Requisitos da tarefa >> Por favor, responda: segundo a crônica sobre mães de hospital, por quanto tempo uma mãe é capaz de ficar em pé na antessala de um centro de cirurgia?

7 de mai. de 2014

Mães de hospital :: Jairo Marques

Não há sinônimo melhor para doação do que mães que vivem em hospitais no aguardo incansável e angustiante de chegar o grande dia no qual poderão levar suas crias de volta para casa, mesmo que elas já tenham sua plumagem bem frondosa, mesmo que elas jamais consigam pular amarelinhas de forma independente dali em diante.

Ter o filho novamente em casa após uma internação pode ser mais significativo do que o dia da formatura, o da primeira peça de teatro, o da primeira palavra balbuciada, pois significa uma chance nova de criar outras histórias incríveis e lindas para os porta-retratos e para a literatura de viver.

Mães de hospital não têm coluna, porque são capazes de dormir meses em um sofazinho sinuoso e desconfortável que guarda displicente o leito do filho enfermo. Possuem no organismo o analgésico mais poderoso, aquele que enfrenta e apazigua as dores da incerteza do futuro e de um ligeiro descaso do pessoal que serve as refeições, quando ela tanto esperava para seu pequeno um cuidado particular.

Elas choram pelos cantos para não fazer barulho e não comprometer os corações sensíveis de seus meninos. Ao mesmo tempo, são capazes dos melhores e mais largos sorrisos para os médicos que "prometerem" aquela visita mais longa, mais detalhada e mais otimista.

 Mães de hospital não veem feiura em queimadura ou em má-formação, não sentem arrepios de sangue entrando ou saindo pelas veias - afinal, trata-se da busca da cura, sabem tudo a respeito de erisipela, imunodeficiência, interação medicamentosa e quimioterapia.

A antessala de um centro de cirurgia pode ser mais dramática que os próprios acontecimentos da unidade se lá estiver uma mãe. Ela é capaz de ficar dez, 12 horas em pé, imóvel, para apenas "emanar energias boas" para que a mão do médico não trema, para que a sutura amarre de vez os problemas e os leve para bem longe de seus filhos amados.

Dados disponíveis >>
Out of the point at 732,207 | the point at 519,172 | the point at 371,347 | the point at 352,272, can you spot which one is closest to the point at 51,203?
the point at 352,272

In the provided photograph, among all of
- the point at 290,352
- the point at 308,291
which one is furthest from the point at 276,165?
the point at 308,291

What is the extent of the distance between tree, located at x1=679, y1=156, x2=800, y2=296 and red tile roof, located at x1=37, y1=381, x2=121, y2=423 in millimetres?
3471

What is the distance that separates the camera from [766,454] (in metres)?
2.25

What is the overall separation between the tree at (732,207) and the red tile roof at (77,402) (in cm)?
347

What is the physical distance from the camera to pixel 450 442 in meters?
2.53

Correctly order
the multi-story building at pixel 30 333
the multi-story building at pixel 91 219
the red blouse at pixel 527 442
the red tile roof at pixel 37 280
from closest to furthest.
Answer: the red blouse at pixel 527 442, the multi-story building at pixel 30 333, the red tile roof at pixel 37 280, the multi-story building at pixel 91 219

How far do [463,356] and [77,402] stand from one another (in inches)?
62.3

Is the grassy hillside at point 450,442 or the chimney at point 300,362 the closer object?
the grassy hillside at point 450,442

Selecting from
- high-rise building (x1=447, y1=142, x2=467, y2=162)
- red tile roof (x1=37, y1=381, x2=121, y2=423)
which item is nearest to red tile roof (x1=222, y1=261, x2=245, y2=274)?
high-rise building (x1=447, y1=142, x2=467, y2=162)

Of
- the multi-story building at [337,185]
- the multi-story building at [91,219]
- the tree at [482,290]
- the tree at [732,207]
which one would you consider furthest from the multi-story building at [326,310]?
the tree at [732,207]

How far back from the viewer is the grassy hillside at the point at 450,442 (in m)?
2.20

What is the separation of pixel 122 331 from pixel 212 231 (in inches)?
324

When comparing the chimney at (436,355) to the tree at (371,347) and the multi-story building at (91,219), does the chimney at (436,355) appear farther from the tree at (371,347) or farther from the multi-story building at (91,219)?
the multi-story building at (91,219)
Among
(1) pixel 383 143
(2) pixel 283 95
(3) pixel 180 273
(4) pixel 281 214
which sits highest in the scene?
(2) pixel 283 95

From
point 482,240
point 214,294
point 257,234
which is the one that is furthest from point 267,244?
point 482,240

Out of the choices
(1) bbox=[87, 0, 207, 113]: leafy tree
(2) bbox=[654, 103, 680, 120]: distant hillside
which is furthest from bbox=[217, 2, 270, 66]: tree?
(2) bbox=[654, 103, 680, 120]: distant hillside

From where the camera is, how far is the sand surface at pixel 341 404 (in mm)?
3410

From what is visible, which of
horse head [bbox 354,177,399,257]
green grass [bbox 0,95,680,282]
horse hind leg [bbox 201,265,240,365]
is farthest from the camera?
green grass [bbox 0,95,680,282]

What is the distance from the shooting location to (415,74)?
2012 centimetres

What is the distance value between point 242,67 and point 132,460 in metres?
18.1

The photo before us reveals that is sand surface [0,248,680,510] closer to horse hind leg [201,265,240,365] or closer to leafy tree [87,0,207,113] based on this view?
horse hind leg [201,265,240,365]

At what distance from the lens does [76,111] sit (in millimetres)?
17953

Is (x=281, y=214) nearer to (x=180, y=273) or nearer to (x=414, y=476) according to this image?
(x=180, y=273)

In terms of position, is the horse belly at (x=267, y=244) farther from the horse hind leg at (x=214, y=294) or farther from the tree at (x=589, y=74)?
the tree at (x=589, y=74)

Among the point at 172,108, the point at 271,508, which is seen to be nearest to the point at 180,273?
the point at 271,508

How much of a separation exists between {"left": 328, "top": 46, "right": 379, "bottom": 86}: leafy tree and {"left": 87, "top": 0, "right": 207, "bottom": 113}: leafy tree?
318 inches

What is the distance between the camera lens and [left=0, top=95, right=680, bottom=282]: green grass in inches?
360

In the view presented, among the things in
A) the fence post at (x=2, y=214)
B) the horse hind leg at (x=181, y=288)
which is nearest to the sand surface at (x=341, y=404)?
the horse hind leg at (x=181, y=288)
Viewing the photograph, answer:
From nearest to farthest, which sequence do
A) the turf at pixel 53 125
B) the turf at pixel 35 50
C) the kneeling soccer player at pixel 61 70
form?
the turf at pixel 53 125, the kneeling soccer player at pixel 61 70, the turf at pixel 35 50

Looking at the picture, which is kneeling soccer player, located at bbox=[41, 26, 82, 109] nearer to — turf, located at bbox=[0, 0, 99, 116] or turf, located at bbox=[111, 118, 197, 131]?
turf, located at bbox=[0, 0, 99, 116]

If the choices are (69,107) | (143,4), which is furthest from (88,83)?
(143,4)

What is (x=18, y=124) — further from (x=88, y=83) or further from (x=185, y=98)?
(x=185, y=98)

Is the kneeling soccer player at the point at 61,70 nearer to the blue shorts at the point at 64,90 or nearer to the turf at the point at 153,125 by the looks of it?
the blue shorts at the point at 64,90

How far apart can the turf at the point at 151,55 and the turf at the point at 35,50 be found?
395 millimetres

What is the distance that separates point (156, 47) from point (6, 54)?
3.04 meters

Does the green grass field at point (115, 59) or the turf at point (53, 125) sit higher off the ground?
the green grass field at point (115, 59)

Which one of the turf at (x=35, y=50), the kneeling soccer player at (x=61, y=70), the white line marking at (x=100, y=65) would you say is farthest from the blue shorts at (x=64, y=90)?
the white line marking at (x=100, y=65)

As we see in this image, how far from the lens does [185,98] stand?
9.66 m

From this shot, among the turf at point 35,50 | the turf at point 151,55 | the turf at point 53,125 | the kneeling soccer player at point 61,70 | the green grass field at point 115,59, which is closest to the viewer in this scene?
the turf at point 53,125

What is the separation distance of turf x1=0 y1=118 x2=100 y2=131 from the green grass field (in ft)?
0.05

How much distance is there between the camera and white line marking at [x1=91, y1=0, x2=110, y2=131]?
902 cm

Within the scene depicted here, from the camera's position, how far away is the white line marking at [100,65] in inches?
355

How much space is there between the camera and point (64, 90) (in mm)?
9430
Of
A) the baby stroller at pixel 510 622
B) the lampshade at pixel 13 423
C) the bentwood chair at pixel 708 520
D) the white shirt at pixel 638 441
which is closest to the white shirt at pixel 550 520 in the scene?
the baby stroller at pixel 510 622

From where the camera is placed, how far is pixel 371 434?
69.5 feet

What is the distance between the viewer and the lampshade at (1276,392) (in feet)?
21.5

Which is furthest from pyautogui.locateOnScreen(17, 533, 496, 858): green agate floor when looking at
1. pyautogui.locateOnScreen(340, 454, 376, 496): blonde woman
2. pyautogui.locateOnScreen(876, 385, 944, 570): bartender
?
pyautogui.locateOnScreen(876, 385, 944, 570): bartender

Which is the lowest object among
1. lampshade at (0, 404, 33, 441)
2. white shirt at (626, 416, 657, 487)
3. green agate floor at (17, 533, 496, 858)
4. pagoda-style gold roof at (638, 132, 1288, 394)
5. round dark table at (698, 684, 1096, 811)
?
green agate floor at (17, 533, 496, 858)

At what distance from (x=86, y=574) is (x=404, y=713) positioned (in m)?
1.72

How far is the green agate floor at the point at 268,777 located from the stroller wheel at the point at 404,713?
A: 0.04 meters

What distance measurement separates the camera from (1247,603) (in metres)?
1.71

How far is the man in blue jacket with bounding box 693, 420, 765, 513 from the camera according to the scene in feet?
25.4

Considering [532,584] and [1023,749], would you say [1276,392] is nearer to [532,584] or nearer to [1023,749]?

Sua solução >> Dez, 12 horas em pé, imóvel.